Last night”s scenes at the MGM National Harbour, Oxon Hill, Maryland, during the aftermath of the Andre Dirrell vs Jose Uzcategui match, were a disgrace to the sport. Uzcaregui had just been disqualified after the 8th round for landing a punch after the bell, which sent Dirrell face-first to the canvas, and unable to continue the contest. Ironically, Dirrell was also involved in a similar incident in 2010, when Arthur Abraham also knocked him out with a blow after the bell. However, on that occasion, the aftermath was not quite as controversial and violent as it turned out to be on Saturday night. Uzcategui seemed to be very unlucky to be disqualified in a fight that he seemed to be winning clearly, for a late punch, which seemed purely accidental. Uzcategui already had Dirrell hurt and backed up into a corner, and was in the midst of a throwing a flurry of punches, when the bell sounded. In the past, fighters have got away with such incidences with point's deductions, or simple warnings, but with Dirrell seemingly rendered incapacitated by the late punch, the referee had little choice but to disqualify Uzcategui.

Yet, if Uzcategui was thinking that his night had just taken a bad turn things were about to get even darker. Moments later, with both boxers now in their corners, and Dirrell quickly recovering, Leon Lawson, Jr the uncle of Dirrell, and member of his coaching team, approached Jose Uzcategui, and sucker-punched him with a brutal left hand that snapped Uzcategui's head back alarmingly. Luckily, a second punch by Lawson only clipped Uzcategui's neck, and by then, his corner-men had rushed in front of their fighter to protect him from Lawson. It was a vicious, and to be blunt, cowardly attack by Lawson, who then fled the scene, and is now being sought by the Police. Hopefully Uzcategui is unhurt from the post-fight assault that he suffered at the hands of Lawson.

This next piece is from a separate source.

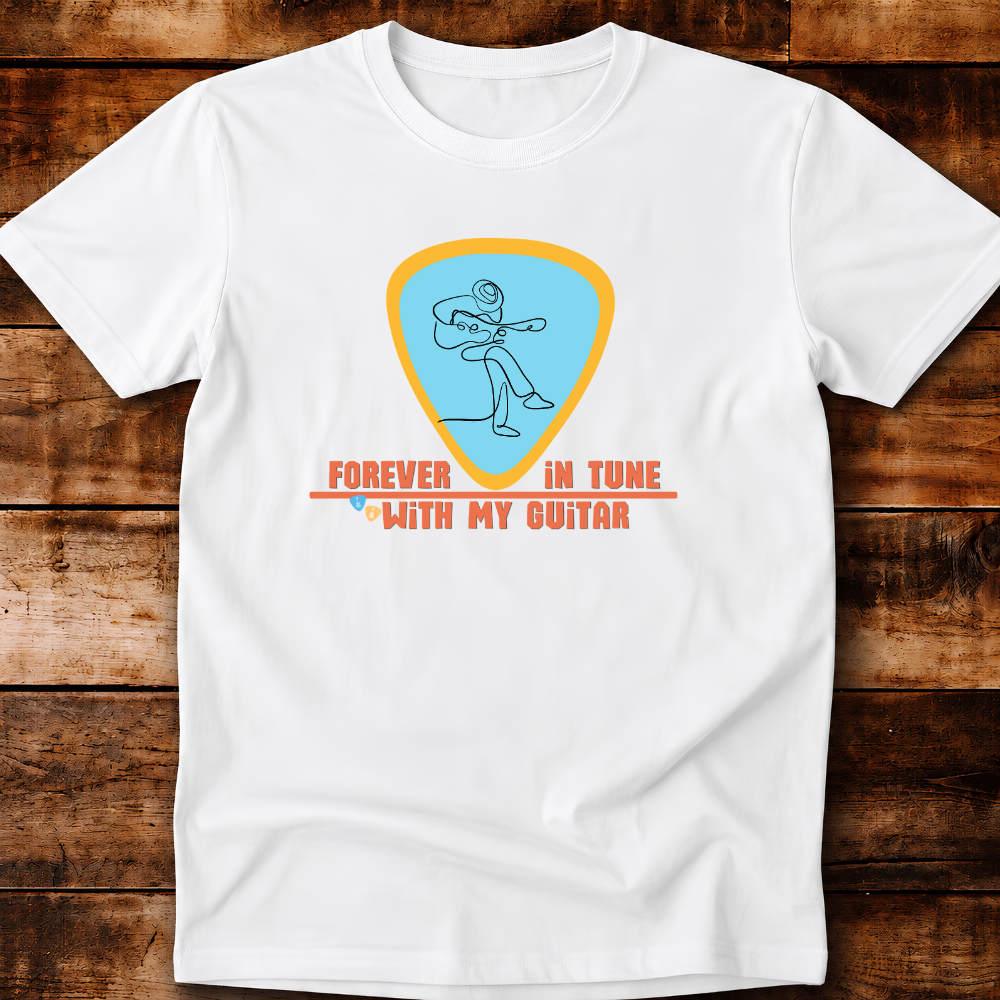Forever In Tune Relaxed Tee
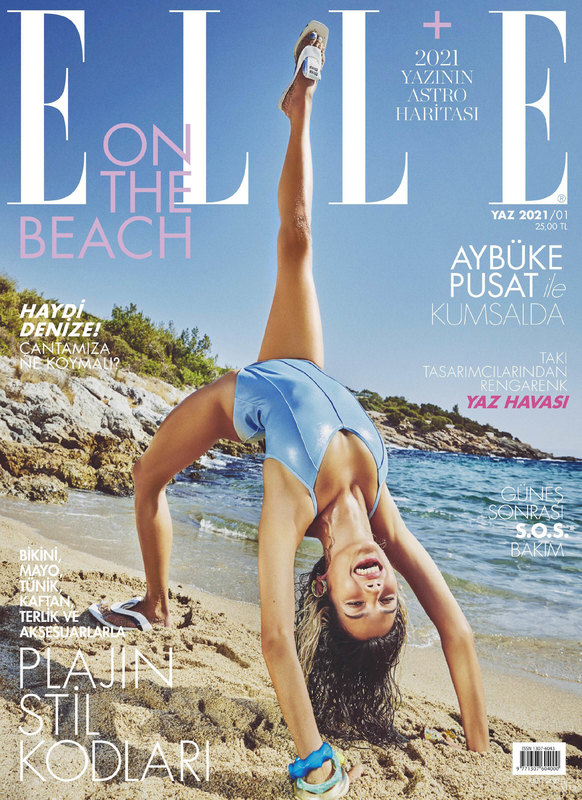 Модель: Aybüke Pusat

This incident recalls the case of the Richard Grant vs James Butler fight in November 2001, who incidentally were also super-middleweights, like Dirrell and Uzcategui. Richard Grant had caused a mild upset by out-pointing the fancied Butler over 10 rounds. After the decision had been announced, Butler had walked over to where Grant was stood, but instead of congratulating Grant on his win with the expected show of sportsmanship and respect, Grant (whose gloves had been removed, but not his hand-wraps) struck Grant in the face with a terrible punch, which sent Grant to the canvas with blood pouring from his mouth. Grant was later found to have suffered a broken jaw and concussion. For Butler, the repercussions of his spiteful blow were irreversible. He was charged with assault and jailed for 4 months, and barred form boxing for a time.

Eventually, Butler who was diagnosed with bipolar disorder in the aftermath of the Grant fight, was allowed to return to boxing, but he remained an outcast and had just 4 more fights, winning two. Then on March 2006, Butler was jailed for 29 years for the voluntary manslaughter of Sam Kellerman (younger brother of Max Kellerman) who had been allowing Butler to stay in his house. Richard Grant himself was never the same fighter after the Butler incident, and although he returned to the ring when his jaw had healed, he went 5-7-1 in the remainder of his career. Ultimately the tale of Grant vs Butler is far darker than Dirrell vs Uzcategui, but Leon Lawson should be severely reprimanded for his actions on Saturday night, which not only could have caused serious injury to Joe Uzcategui, but also came very close to sparking off a full scale riot in the arena. Dirrell is now in line to challenge James Degale who beat him on points two years ago, but anyone who saw last nights fight up to its controversial conclusion, would struggle to find a case for Dirrell being deserving of another fight with Degale. The fairest way to sort out this mess would be a rematch between Andre Dirrell and Jose Uzcategui. Hopefully without the presence of Leon Lawson.